▶ TASK DESCRIPTION:
Reproduce the earnings call transcript starting with "And secondly, on" and going on through "the better clarity.", swapping "recovery" for "collection".

So are you envisaging our fee income would be a much larger pie in coming years from where we stand today?
Yes, yes, definitely. That has to move up because that is another area where we will be focusing from '23, '24 FY onwards.
The fee income can take care of the digital spend, you think, sir?
See, in digital front, upfront, you cannot see that's a breakeven that will be happening in '23, '24 or '24, '25 as a -- if you see the profit center per se itself, it is having a wide contribution for the business growth where it cannot be singled out for -- to bring the breakeven further infra cost we are spending for the digital.
Sir, my last question to Mr. Wahi. He has emerged as a winner where treasury book is concerned over a period when the turmoil and the money market has enlarged. And despite our CD ratio at 60% today, the investment book has not given shock. So how time might be emerging where he may be a match winner in the balance sheet of Central Bank is concerned. So can I have his outlook for 12 to 24 months.
Yes. Thank you, Sushilji. Actually, see, as you are aware that CPI has come below 6 -- though CPI has come below 6, but core inflation is a sticky one, and it is again hovering above 6. So in our view, our in-out view is that there will be at least 1 rate hike in ensuing policy. And thereafter, there can be a pause for a couple of monthly policy. So thereafter, a fresh look will be taken only after the actual inflation numbers because this time, the CPI has come down basically only because of vegetable prices.
So we feel that there won't be much of a rate hike. And going forward till March '24, there is no sign of actually rates of interest coming down. So till then, we are immune to the rate hikes. And further, it's the right time to, in fact, build some duration so that whenever the reversal happens, we are also able to encash the bond value.
So with these views only, we are moving -- and as you know, that rightfully at present the AFS portfolio, SLR AFS portfolio is very lean. So we would like to build up in coming months. And irrespective of even a couple of rate hikes because ultimately, from March '24 onwards, it is very much expected that a reversal should happen. So this is the view, that's all. We will work on that.
[Operator Instructions] The next question is from the line of Ashok Ajmera from Ajcon Global.
Sir, one is on our cost-to-income ratio, though improved from 61.02% to 57.02%, but still it is on the higher side, that's what I feel, as compared to some of the other banks. So your comments, number 1, on that?
And secondly, on the slippage front, we are controlling it very well. Even in this quarter also there was a lot of improvement. But going forward in this coming quarter, I would like to know from recovery -- I mean prefab or that how do we -- how are we placed when half of this month has already gone and 2.5 months are left? Is there any kind of signals we are getting or this number will be improved further on the slippages as well as on the recovery?
Yes. See, as far as the recovery part is concerned, this if you see the SMA slide that will give a clear indication because in our slide, we have given both above INR 5 crores and below INR 5 crores, that is the entire portfolio we have given for the better clarity.

▶ RAW DATA:
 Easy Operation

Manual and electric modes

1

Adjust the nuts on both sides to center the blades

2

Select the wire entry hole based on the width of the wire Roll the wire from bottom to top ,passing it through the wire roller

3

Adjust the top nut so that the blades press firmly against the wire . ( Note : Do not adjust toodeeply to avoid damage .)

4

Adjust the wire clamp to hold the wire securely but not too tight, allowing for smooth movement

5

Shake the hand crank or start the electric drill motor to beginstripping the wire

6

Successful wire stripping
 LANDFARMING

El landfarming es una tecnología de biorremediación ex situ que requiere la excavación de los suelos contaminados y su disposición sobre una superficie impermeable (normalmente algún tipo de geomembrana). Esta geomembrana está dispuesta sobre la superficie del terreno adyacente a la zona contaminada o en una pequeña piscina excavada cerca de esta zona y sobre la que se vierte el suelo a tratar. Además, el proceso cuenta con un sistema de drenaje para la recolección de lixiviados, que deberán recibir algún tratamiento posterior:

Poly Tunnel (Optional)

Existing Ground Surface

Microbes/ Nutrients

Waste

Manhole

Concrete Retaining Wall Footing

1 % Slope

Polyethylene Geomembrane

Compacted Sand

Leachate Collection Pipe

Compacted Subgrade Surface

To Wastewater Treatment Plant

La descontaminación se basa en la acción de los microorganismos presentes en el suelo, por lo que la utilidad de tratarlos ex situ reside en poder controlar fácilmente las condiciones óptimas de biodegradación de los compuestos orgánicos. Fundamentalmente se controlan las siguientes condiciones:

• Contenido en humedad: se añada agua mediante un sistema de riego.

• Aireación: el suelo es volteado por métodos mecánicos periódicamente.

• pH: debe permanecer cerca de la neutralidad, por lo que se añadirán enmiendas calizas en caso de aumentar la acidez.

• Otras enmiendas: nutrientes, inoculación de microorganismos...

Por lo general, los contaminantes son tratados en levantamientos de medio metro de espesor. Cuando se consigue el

▶ EXERCISE ANSWER:
And secondly, on the slippage front, we are controlling it very well. Even in this quarter also there was a lot of improvement. But going forward in this coming quarter, I would like to know from collection -- I mean prefab or that how do we -- how are we placed when half of this month has already gone and 2.5 months are left? Is there any kind of signals we are getting or this number will be improved further on the slippages as well as on the collection?
Yes. See, as far as the collection part is concerned, this if you see the SMA slide that will give a clear indication because in our slide, we have given both above INR 5 crores and below INR 5 crores, that is the entire portfolio we have given for the better clarity.